#### Input ####

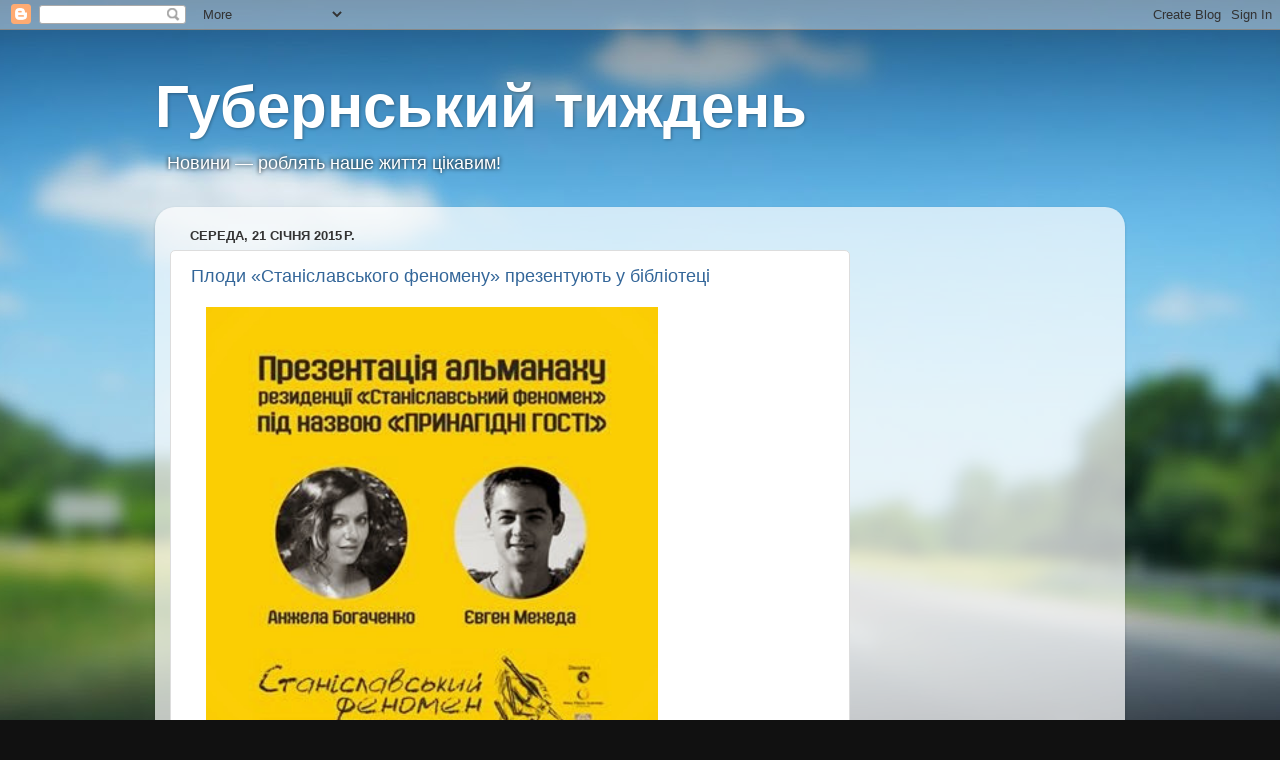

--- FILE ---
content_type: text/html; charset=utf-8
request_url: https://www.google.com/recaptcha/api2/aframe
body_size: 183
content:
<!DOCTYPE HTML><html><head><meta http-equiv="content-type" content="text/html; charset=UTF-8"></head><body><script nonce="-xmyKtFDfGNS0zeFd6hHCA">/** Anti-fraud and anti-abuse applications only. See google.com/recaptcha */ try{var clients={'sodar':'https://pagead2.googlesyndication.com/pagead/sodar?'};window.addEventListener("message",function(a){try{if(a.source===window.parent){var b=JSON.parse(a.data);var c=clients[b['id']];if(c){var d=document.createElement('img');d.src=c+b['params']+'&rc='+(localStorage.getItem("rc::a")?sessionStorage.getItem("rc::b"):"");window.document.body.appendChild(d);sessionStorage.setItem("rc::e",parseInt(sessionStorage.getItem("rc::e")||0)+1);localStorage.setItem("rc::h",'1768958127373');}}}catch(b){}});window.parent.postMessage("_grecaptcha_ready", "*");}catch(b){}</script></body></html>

####
#### Input ####

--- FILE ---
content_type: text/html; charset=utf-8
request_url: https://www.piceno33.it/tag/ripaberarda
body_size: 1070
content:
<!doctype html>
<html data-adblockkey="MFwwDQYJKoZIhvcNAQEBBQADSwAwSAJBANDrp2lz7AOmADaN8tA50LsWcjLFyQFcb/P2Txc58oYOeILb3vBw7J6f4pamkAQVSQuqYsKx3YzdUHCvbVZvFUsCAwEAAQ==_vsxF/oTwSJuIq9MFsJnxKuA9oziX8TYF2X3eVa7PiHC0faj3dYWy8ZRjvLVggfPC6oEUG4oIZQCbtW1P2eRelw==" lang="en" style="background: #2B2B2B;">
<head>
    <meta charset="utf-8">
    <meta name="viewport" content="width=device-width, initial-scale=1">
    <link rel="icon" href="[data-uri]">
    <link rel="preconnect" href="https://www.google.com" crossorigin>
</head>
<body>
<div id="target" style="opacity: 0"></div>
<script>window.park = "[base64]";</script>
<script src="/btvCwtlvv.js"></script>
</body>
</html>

####
#### Input ####

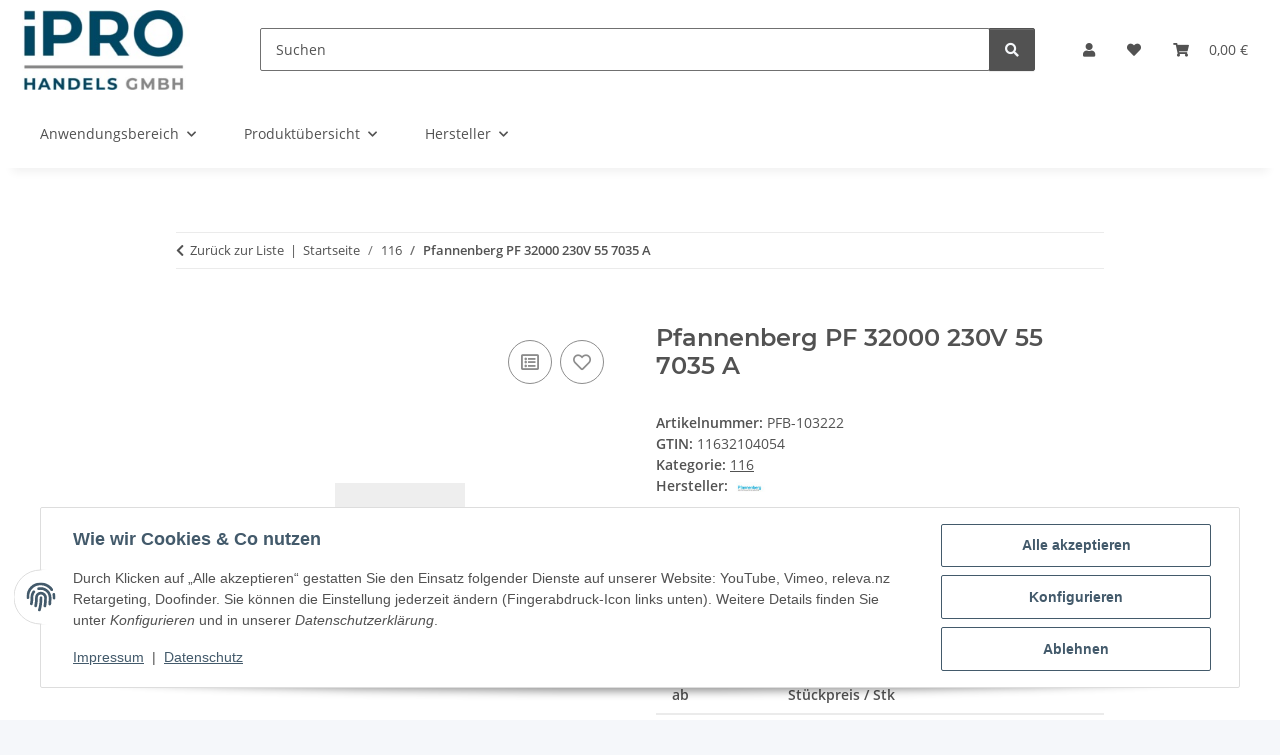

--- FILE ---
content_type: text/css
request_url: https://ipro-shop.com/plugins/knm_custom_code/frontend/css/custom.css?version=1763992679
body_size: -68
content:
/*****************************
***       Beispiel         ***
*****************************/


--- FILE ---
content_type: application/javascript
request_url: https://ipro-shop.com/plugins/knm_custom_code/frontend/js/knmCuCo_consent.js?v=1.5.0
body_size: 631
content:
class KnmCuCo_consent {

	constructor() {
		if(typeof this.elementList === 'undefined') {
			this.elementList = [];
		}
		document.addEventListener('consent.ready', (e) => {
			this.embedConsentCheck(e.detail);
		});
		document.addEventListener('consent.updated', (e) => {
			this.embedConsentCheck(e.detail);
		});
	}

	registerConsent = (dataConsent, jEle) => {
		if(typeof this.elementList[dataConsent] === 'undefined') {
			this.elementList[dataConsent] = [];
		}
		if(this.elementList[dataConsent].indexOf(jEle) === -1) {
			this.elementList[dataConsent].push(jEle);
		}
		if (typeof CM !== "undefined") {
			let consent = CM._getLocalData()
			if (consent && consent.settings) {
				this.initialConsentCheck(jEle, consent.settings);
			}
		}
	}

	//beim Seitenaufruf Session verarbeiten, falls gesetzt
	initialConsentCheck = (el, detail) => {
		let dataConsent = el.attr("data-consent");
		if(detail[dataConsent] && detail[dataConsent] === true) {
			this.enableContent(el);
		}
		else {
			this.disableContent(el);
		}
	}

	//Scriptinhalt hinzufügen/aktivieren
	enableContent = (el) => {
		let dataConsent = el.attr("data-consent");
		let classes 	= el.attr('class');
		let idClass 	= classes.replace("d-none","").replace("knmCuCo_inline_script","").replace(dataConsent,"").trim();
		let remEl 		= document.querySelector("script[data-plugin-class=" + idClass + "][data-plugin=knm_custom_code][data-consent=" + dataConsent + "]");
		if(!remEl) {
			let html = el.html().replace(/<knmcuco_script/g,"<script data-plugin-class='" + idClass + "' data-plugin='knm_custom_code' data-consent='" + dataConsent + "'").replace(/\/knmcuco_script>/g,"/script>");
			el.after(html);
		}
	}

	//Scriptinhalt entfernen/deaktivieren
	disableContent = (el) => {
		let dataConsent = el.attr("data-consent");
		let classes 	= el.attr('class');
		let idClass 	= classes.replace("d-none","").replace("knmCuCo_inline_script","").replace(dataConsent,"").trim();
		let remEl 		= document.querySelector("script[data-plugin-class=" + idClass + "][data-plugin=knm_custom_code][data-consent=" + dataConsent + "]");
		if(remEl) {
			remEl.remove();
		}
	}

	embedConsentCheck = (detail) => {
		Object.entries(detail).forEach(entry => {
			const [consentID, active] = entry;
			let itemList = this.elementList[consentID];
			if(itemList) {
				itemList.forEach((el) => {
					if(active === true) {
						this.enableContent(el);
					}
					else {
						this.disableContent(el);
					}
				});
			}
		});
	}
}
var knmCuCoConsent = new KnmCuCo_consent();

####

For each line in the material above that contains the string "consentID", make a copy.

■ **Final answer**
			const [consentID, active] = entry;
			let itemList = this.elementList[consentID];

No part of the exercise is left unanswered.